PROBLEMS AND TASKS:
A - According to the profile of the footballer Arnold Maël Kamdem, in which city and country was he born?
B - Write a continuation of the profile of the footballer Arnold Maël Kamdem, beginning after its final sentence.

TEXT PASSAGE:
_ _ _

Arnold Maël Kamdem

Personal information
- Full name: Arnold Maël Kamdem
- Date of birth: 18 January 2000 (age 26)
- Place of birth: Yaoundé, Cameroon
- Height: 1.68 m (5 ft 6 in)
- Position: Defensive midfielder

Team information
- Current team: Sport Sinop

Youth career
- Renaissance Ngoumou
- 2020: Itapirense

Senior career*
- Years: Team / Apps / (Gls)
- Renaissance Ngoumou
- 2020: Itapirense
- 2020: Nação
- 2021: Fernandópolis
- 2022: Manauara
- 2022: → Penapolense (loan)
- 2022: → São Raimundo-AM (loan)
- 2023: Rio Negro-AM
- 2023: Porto Velho
- 2024: São Raimundo-AM
- 2024: Real-RR
- 2025: Tocantinópolis
- 2025: Penarol
- 2025–: Sport Sinop / 6 / (1)

International career^{‡}
- 2019: Cameroon U20
- 2025–: Cameroon / 2 / (0)

= Arnold Maël Kamdem =

Cameroonian footballer

Arnold Maël Kamdem (born 18 January 2000) is a Cameroonian professional footballer who plays as a defensive midfielder for Sport Sinop.

_ _ _

INFORMATION PROVIDED:
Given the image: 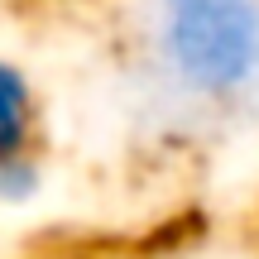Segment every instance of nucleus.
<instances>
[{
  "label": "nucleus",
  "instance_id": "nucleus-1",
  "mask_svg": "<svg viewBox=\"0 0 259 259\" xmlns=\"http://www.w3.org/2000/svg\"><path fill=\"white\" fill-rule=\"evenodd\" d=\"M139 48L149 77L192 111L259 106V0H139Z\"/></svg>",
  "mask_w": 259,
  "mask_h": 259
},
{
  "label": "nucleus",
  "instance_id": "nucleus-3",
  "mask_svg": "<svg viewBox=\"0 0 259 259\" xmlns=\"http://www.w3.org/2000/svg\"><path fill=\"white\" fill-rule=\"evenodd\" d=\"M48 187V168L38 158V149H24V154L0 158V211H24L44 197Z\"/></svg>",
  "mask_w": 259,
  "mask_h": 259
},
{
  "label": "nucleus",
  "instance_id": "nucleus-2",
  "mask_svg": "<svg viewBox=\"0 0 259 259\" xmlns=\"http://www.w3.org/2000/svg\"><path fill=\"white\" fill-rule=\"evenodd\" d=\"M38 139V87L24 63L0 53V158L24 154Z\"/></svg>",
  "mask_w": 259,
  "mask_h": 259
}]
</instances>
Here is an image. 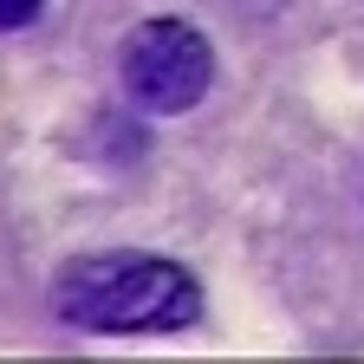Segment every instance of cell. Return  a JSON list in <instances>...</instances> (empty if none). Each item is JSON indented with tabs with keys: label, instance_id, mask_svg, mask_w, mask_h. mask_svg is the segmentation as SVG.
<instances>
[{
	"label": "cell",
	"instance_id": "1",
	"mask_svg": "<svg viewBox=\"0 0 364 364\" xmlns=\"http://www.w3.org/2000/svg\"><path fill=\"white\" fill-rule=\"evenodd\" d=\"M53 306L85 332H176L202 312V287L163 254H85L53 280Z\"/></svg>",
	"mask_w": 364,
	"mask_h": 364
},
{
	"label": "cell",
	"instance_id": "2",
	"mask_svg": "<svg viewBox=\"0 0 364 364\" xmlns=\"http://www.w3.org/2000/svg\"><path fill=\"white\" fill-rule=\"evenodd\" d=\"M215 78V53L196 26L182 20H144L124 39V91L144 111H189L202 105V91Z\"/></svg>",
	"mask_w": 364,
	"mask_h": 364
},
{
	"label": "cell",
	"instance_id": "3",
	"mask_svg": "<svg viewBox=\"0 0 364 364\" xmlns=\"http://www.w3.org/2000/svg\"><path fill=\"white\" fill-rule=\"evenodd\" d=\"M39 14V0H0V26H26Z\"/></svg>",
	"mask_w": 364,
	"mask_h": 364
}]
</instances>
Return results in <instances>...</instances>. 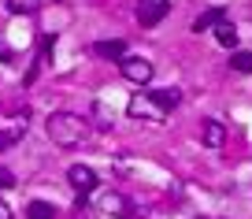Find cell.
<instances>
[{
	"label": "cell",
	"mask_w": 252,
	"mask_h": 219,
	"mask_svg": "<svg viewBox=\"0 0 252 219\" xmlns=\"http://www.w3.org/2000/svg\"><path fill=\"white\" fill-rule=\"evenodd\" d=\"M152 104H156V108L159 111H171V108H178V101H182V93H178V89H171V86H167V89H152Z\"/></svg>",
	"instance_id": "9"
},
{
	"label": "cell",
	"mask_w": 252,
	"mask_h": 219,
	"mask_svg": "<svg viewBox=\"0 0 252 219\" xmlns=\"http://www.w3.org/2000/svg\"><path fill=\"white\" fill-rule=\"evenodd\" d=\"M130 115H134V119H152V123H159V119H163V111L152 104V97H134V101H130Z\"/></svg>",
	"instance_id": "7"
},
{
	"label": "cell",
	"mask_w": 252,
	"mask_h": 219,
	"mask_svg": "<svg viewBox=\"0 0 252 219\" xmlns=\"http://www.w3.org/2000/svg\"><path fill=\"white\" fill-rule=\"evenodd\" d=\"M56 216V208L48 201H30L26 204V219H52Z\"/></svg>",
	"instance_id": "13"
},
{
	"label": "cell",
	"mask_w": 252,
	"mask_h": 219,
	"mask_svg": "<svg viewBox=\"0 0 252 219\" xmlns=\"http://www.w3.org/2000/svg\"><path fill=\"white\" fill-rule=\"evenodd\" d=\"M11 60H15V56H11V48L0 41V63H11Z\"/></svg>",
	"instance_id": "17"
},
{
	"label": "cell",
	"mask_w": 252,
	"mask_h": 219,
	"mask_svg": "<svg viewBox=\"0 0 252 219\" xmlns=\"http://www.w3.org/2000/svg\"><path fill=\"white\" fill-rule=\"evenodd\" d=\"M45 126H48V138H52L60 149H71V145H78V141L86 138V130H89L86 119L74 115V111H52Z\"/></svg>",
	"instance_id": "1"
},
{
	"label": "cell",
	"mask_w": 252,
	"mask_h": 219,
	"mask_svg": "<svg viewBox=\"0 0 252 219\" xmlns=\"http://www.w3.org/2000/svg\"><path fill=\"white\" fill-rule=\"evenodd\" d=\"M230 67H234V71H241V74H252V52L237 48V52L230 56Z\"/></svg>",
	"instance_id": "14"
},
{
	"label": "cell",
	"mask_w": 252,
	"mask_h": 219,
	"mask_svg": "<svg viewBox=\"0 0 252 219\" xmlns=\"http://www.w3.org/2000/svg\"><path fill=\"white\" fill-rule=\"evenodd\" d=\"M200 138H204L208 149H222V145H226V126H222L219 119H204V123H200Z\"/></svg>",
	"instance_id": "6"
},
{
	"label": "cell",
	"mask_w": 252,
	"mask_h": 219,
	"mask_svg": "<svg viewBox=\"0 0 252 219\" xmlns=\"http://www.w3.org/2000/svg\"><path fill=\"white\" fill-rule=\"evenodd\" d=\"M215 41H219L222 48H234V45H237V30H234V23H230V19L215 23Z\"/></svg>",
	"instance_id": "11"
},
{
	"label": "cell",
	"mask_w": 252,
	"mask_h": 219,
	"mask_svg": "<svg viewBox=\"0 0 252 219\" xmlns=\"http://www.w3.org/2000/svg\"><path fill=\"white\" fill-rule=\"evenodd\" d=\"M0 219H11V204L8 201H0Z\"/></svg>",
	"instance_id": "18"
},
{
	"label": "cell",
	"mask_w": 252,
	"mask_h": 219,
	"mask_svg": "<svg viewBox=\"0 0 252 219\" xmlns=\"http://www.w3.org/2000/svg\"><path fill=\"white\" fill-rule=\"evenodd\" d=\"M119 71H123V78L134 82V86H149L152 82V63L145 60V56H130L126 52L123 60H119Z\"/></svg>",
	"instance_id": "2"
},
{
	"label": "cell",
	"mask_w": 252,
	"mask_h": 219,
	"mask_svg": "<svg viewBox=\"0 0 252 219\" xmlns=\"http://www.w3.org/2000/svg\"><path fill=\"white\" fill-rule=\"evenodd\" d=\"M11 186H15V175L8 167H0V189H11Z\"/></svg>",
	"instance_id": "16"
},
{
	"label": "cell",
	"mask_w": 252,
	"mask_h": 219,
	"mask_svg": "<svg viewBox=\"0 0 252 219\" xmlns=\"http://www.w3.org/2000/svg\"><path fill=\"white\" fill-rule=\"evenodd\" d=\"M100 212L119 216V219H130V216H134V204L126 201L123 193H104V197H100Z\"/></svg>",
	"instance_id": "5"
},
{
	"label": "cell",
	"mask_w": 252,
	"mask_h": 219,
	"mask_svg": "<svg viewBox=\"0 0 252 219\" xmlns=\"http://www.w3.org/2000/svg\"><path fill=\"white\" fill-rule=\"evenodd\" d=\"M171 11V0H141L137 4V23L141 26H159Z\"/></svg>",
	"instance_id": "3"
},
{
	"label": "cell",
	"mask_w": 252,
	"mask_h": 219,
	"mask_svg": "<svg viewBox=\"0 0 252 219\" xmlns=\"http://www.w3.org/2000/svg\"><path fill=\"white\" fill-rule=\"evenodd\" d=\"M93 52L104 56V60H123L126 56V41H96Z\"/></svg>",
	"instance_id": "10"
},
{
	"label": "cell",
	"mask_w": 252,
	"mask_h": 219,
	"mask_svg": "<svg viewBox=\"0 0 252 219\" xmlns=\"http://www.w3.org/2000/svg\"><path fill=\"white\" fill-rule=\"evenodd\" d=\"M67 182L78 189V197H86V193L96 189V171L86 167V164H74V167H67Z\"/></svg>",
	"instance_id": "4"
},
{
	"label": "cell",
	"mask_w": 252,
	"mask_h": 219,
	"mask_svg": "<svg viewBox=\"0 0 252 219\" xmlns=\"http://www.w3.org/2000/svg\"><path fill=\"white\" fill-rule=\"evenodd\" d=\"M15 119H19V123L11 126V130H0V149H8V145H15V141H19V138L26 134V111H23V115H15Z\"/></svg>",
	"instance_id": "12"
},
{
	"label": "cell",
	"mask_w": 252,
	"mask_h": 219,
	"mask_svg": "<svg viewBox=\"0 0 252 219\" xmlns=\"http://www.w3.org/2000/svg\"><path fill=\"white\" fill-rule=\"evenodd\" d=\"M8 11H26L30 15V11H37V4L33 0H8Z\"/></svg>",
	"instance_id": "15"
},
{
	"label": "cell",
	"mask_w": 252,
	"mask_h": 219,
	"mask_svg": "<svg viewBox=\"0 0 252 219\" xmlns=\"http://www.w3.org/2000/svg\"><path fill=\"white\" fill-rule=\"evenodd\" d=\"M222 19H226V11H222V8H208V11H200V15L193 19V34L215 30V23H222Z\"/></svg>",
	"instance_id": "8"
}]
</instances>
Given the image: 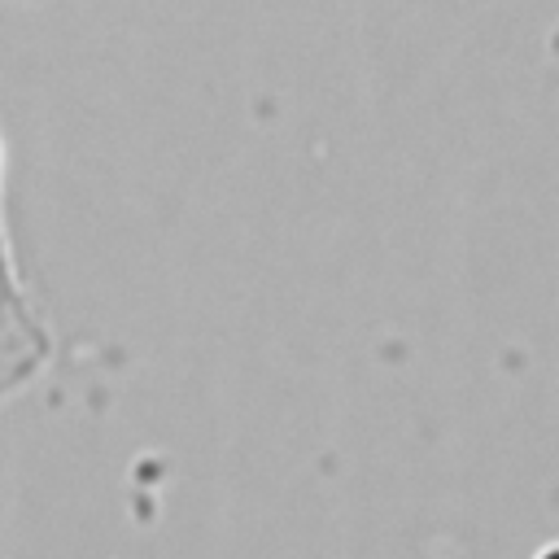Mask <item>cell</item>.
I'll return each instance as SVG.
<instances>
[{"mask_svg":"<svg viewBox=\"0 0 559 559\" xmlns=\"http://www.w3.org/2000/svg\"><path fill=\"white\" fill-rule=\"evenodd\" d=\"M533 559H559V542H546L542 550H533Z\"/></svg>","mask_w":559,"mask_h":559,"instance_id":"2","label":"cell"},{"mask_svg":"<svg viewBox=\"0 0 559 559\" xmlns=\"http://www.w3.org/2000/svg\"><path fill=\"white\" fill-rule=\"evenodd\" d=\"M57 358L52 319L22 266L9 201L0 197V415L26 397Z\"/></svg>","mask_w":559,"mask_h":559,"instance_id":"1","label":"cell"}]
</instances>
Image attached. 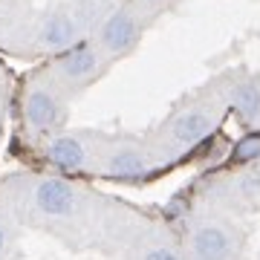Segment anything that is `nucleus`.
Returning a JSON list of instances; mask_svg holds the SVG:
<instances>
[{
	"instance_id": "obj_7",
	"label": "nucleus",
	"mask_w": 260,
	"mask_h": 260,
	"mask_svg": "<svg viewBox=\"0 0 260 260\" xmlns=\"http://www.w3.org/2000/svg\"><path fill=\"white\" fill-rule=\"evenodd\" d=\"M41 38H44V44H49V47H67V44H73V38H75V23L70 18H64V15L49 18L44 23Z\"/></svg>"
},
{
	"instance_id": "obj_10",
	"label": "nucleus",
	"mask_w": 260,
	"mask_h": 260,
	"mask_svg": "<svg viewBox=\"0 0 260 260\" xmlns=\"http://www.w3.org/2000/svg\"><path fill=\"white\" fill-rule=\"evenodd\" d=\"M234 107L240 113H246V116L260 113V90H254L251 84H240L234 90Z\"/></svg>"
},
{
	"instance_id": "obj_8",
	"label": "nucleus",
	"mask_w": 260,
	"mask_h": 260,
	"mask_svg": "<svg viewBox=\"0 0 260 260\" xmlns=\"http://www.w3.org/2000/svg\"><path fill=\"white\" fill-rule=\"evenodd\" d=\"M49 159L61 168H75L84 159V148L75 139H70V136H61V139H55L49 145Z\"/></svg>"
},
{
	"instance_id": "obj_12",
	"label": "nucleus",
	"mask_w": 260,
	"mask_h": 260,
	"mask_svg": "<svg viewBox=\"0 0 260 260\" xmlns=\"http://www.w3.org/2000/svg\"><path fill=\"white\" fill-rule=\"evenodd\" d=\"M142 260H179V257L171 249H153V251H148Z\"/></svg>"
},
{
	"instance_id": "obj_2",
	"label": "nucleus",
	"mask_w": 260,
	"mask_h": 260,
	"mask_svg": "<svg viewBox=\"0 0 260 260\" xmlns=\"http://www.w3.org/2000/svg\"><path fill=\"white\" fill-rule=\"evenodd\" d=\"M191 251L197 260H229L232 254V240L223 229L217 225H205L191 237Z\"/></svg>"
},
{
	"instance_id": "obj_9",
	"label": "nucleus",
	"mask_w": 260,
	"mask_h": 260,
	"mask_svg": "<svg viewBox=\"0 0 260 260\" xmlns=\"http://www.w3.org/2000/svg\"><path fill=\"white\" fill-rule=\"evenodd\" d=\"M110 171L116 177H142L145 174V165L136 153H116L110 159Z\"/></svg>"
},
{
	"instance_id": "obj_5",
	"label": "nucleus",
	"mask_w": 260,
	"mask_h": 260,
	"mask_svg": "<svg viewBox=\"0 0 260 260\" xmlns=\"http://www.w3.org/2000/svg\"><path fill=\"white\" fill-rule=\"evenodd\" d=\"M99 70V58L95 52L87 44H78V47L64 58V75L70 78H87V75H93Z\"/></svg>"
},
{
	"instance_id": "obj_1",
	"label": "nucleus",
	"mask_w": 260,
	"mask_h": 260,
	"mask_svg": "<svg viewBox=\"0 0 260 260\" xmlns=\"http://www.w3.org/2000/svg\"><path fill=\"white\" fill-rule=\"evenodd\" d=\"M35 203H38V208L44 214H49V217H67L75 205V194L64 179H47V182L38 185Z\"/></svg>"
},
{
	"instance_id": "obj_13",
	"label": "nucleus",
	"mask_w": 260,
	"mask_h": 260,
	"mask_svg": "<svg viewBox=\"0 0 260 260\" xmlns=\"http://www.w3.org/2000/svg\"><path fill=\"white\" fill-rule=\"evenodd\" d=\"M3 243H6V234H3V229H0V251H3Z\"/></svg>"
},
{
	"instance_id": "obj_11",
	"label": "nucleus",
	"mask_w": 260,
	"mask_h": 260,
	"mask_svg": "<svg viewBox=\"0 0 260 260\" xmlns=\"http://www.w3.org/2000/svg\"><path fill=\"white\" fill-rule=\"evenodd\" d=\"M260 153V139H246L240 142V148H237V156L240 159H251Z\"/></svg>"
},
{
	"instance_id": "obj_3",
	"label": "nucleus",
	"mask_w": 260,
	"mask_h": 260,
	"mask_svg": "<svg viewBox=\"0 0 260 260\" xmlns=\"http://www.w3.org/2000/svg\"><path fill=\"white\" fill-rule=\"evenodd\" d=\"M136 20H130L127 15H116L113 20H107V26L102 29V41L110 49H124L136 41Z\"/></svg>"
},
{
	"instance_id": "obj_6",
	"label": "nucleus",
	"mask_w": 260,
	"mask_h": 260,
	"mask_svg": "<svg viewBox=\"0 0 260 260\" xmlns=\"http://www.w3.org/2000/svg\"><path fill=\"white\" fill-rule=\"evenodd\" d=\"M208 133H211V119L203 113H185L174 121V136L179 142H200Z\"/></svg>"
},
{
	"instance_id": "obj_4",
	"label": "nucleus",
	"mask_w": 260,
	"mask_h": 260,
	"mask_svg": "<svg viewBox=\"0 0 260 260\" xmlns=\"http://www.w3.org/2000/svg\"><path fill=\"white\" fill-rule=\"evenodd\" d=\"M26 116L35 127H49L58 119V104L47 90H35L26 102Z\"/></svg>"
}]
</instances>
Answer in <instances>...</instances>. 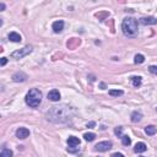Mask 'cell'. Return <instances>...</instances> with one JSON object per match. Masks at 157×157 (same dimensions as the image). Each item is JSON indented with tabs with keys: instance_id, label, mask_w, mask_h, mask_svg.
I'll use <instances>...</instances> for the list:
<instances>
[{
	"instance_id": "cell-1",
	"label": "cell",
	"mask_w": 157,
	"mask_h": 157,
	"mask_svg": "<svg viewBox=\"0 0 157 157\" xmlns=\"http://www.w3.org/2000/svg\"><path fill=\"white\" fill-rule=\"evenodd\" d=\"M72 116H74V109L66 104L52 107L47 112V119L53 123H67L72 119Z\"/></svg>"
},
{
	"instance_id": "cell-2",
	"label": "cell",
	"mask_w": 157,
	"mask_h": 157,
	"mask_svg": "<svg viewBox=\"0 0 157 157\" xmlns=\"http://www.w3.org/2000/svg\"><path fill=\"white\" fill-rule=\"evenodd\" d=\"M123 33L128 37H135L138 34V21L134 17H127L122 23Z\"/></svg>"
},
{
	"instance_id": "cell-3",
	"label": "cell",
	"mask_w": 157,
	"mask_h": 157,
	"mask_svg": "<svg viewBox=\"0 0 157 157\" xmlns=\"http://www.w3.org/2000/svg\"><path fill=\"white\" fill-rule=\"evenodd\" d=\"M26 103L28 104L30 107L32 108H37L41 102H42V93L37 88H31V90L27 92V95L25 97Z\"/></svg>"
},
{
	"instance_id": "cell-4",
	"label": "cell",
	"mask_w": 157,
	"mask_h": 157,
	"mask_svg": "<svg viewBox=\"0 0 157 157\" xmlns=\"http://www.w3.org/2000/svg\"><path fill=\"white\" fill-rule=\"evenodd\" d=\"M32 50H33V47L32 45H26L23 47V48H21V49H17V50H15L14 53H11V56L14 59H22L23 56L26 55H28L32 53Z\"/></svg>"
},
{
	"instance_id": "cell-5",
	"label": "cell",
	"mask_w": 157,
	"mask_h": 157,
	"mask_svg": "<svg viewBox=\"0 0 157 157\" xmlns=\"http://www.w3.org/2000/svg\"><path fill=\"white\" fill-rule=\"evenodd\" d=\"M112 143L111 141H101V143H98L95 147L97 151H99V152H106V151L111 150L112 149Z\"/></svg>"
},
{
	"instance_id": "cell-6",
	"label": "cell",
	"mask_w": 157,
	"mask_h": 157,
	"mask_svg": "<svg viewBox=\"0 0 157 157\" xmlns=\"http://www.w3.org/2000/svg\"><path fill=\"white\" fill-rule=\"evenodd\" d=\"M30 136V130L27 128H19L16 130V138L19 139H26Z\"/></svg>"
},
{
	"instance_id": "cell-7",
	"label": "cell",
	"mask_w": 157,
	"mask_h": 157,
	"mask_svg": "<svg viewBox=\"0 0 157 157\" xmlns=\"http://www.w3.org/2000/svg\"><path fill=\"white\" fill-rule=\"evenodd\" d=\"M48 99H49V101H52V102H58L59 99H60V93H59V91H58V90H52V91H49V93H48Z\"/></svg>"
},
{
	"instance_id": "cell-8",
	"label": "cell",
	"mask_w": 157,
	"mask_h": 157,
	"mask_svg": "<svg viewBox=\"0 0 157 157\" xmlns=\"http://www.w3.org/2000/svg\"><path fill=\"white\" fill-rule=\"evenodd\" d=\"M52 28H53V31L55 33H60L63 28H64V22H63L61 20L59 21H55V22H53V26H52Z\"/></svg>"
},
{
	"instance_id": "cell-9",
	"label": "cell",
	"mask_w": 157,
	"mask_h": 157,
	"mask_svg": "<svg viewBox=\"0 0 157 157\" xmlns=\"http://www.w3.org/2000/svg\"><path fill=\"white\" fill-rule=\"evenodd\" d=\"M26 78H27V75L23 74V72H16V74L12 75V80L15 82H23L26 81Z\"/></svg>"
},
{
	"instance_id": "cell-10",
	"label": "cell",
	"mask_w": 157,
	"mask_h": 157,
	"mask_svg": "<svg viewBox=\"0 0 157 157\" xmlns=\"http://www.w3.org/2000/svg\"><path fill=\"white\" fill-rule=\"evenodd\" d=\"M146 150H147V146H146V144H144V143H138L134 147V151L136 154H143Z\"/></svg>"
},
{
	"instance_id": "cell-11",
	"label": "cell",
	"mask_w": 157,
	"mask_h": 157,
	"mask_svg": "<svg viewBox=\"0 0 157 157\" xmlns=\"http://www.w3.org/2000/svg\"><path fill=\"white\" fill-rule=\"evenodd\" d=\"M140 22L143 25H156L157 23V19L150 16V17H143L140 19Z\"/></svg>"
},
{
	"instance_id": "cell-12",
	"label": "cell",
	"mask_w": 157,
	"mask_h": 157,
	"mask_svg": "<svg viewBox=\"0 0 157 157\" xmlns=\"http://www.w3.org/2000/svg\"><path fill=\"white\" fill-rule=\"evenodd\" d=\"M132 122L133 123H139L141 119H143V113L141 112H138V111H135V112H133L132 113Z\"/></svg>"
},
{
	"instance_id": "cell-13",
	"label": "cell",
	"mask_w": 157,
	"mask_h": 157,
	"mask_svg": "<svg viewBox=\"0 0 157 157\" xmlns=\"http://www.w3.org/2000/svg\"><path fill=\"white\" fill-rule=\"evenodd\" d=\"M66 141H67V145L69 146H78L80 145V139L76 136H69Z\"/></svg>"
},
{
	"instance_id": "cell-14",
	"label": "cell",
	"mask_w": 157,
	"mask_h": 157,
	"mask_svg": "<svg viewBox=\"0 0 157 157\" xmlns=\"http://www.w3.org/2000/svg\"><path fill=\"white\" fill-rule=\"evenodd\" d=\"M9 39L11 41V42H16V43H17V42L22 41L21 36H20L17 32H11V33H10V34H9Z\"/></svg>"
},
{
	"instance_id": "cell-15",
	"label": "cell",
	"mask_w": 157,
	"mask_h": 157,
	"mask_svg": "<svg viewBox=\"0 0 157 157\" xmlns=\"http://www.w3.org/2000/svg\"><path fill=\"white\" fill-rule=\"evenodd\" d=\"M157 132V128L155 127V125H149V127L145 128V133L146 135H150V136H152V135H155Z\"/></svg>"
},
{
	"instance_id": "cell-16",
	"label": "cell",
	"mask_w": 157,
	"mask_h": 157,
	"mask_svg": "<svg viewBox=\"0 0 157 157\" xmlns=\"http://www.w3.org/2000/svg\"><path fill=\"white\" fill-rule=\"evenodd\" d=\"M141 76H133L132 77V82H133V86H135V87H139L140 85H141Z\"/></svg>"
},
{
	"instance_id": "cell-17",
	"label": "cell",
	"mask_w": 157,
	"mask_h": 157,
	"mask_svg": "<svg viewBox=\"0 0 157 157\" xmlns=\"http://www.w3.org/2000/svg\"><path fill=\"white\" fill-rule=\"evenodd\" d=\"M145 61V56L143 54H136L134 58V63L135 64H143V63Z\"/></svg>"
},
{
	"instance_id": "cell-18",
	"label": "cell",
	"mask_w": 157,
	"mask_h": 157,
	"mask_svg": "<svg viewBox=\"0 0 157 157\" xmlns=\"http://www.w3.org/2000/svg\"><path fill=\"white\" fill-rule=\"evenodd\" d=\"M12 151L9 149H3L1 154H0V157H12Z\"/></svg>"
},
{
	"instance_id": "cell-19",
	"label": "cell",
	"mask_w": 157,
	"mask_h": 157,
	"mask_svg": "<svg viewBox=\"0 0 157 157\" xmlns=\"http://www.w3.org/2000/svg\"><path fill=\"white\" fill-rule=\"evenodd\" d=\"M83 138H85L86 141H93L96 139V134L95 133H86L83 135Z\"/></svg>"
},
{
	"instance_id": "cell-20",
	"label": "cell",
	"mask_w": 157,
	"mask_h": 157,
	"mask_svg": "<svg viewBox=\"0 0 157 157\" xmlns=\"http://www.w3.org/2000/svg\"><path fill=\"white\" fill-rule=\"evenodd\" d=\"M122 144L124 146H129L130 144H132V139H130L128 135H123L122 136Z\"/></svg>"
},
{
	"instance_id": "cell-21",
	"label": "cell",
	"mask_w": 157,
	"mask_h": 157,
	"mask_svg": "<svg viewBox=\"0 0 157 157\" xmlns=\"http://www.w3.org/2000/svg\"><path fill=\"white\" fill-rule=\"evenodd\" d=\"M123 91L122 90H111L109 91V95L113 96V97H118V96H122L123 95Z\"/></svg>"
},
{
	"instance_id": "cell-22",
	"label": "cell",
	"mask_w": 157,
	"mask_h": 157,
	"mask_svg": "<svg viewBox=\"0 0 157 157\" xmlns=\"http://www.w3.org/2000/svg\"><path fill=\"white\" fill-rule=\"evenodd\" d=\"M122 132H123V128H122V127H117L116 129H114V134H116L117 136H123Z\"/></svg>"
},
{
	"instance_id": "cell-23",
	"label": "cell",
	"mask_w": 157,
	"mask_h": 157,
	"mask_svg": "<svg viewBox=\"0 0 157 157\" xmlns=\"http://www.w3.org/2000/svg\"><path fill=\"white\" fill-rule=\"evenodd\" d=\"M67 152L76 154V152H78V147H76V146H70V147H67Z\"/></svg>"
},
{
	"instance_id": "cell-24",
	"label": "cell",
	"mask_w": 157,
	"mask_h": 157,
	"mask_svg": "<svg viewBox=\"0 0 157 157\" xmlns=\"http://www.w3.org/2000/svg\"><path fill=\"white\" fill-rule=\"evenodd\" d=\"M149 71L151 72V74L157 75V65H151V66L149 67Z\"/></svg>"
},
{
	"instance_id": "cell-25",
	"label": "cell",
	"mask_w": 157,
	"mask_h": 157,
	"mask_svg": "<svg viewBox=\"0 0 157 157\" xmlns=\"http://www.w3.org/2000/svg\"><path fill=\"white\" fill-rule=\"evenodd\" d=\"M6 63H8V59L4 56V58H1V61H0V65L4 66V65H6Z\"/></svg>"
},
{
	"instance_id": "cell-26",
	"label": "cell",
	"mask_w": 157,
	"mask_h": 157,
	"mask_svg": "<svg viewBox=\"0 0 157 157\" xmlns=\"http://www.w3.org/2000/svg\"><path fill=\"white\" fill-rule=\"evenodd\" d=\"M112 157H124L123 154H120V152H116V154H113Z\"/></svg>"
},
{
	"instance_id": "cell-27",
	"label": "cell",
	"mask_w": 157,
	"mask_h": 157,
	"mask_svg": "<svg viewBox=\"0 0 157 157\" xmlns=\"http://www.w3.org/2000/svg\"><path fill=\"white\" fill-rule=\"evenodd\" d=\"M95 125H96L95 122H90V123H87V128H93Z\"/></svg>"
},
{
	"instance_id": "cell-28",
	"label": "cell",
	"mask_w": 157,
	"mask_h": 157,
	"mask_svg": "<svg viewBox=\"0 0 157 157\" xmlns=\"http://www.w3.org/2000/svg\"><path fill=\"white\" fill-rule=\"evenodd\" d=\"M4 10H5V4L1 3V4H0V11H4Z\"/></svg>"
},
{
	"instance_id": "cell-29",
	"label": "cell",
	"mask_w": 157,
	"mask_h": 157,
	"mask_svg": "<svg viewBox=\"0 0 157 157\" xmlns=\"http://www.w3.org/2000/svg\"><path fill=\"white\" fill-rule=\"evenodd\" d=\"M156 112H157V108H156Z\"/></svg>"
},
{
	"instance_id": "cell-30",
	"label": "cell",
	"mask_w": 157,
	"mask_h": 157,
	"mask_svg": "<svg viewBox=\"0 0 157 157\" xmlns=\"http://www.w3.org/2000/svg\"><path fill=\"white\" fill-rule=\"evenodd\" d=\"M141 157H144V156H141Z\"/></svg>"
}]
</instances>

_ _ _

TASK-BY-TASK ANSWERS:
A - Yaoundé, Cameroon.

B -
==Club career==
Born in Yaoundé, Maël Kamdem began his career playing in the second national division for Renaissance Ngoumou. He ended up being brought to Brazil in 2020 where he first played for Itapirense. He continued playing for clubs in state divisions afterward, playing for Nação, Fernandópolis, Manauara, São Raimundo-AM, Rio Negro-AM, Porto Velho, Real-RR, Tocantinópolis and Penarol. In December 2025, he signed with Sport Sinop .

==International career==
Maël Kamdem played for the under-20 national team in the 2019 U-20 Africa Cup of Nations qualification. In 2025, he was called up by coach David Pagou to the 2025 Africa Cup of Nations squad.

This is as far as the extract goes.